### Prompt A
According to the caption in the FBI post-mortem article below, why does the team race to apprehend the suspect in "Behind the Veil"? Answer in one to three sentences.
### Prompt B
Resume the FBI post-mortem article below, starting after its last sentence.

### Selected extract
FBI Post-Mortem: Missy Peregrym on Maggie's 'Moral Conflict' with Parenting Ella - Give Me My Remote : Give Me My Remote

FBI Post-Mortem: Missy Peregrym on Maggie’s ‘Moral Conflict’ with Parenting Ella

April 2, 2024 by  

FBI Maggie Ella

“Behind the Veil” – When a bombing at a local restaurant leaves several injured or dead, including a congresswoman and someone close to Isobel, the team races to apprehend the suspect before another explosive goes off, on FBI, Tuesday, April 2 (8:00-9:00 PM, ET/PT) on the CBS Television Network, and streaming on Paramount+ (live and on-demand for Paramount+ with SHOWTIME subscribers, or on-demand for Paramount+ Essential subscribers the day after the episode airs). Pictured (L-R): Missy Peregrym as Special Agent Maggie Bell and Zeeko Zaki as Special Agent Omar Adom ‘OA’ Zidan. Photo: Bennett Raglin/CBS ©2024 CBS Broadcasting, Inc. All Rights Reserved.

### Dataset content
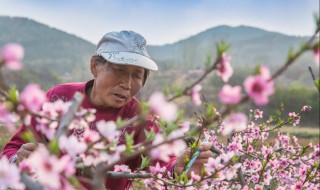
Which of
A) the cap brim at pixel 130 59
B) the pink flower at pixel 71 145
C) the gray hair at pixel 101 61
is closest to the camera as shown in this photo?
the pink flower at pixel 71 145

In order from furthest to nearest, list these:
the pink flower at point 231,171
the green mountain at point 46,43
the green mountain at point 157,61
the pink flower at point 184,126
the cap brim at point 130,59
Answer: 1. the green mountain at point 46,43
2. the green mountain at point 157,61
3. the cap brim at point 130,59
4. the pink flower at point 231,171
5. the pink flower at point 184,126

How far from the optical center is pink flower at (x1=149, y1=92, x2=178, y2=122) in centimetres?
78

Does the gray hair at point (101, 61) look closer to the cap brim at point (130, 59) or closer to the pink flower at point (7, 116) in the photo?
the cap brim at point (130, 59)

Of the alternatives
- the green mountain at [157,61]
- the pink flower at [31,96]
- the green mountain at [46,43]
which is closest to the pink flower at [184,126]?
the pink flower at [31,96]

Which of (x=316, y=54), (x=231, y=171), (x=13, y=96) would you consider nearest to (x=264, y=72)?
(x=316, y=54)

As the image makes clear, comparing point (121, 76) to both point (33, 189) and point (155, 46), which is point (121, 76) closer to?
point (33, 189)

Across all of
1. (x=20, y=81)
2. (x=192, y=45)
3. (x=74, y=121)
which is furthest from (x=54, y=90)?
(x=192, y=45)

### Exercise output A
A bombing at a local restaurant has left several people injured or dead, among them a congresswoman and someone close to Isobel. The team races to apprehend the suspect before another explosive goes off.

### Exercise output B
[Warning: This post contains spoilers for the Tuesday, April 2 episode of FBI.]

In the aftermath of FBI’s Maggie (Missy Peregrym) becoming a sudden guardian to her now-deceased friend Jessica’s (Charlotte Sullivan) daughter, Ella, the agent had to reconsider how she could do her job on the Tuesday, April 2 episode, “Behind the Veil.”

“She’s in a situation where there’s a bomb, and she’s the only one that’s going to fit underneath the podium,” Peregrym recalls. “She can go and stop that. OA can’t do it. But it was in her instinct to say, ‘I’ll just do it. It’s okay.’ But [now] to have that hesitation and go, ‘Oh, man, Ella. And Ella’s already worried that I’m not gonna come home.’ There’s guilt there where [Maggie doesn’t] want to put her through this again.”

“My job is so risky, and to be the one who’s getting [Ella] back up on her feet and build her confidence and build her back up from such a huge loss of Jess dying, to then that could happen to me, is something that weighs on Maggie,” she continues. “And I’m not really sure where it’s gonna go. That’s something that we’re definitely gonna explore the rest of the season.”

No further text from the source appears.